• **REQUIREMENT**:
Begin with the line containing "common name: domestic cow" and end with the last line of the data below; return those lines exactly, and only those.

• **DATA SHOWN**:
..............................
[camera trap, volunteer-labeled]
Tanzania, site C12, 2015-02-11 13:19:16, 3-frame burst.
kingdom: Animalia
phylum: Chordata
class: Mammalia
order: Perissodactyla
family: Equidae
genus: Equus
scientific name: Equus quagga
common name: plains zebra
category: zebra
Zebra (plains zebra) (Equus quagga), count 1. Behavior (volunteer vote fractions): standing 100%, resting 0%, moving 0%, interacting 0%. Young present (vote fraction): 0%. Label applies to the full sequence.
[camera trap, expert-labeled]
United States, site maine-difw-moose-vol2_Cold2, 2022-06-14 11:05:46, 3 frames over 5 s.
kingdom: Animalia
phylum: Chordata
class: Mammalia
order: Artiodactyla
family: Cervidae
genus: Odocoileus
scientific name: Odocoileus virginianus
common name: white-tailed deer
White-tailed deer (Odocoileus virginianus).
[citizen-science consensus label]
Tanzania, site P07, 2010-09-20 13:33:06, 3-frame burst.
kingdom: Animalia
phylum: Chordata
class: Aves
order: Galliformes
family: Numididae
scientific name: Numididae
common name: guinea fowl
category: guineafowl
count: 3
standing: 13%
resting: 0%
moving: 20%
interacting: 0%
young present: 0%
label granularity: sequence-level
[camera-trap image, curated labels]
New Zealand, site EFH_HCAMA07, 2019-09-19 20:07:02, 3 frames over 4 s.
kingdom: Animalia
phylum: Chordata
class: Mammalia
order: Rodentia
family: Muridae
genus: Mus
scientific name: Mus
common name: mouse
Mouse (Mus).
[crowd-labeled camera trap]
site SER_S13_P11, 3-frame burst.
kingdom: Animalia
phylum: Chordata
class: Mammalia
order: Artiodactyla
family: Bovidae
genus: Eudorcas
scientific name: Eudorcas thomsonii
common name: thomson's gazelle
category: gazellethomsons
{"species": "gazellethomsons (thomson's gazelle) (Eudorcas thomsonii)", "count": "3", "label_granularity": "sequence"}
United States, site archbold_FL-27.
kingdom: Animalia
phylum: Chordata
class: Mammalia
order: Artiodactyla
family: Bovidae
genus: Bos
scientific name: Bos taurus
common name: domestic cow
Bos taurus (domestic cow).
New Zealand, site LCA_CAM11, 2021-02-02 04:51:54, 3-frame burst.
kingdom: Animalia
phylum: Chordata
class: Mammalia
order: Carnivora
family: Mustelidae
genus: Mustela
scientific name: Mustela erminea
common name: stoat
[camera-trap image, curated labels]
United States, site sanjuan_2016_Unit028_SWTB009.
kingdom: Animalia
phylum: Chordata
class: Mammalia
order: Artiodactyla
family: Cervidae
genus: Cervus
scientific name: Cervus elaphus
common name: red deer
..............................
• **TASK OUTPUT**:
common name: domestic cow
Bos taurus (domestic cow).
New Zealand, site LCA_CAM11, 2021-02-02 04:51:54, 3-frame burst.
kingdom: Animalia
phylum: Chordata
class: Mammalia
order: Carnivora
family: Mustelidae
genus: Mustela
scientific name: Mustela erminea
common name: stoat
[camera-trap image, curated labels]
United States, site sanjuan_2016_Unit028_SWTB009.
kingdom: Animalia
phylum: Chordata
class: Mammalia
order: Artiodactyla
family: Cervidae
genus: Cervus
scientific name: Cervus elaphus
common name: red deer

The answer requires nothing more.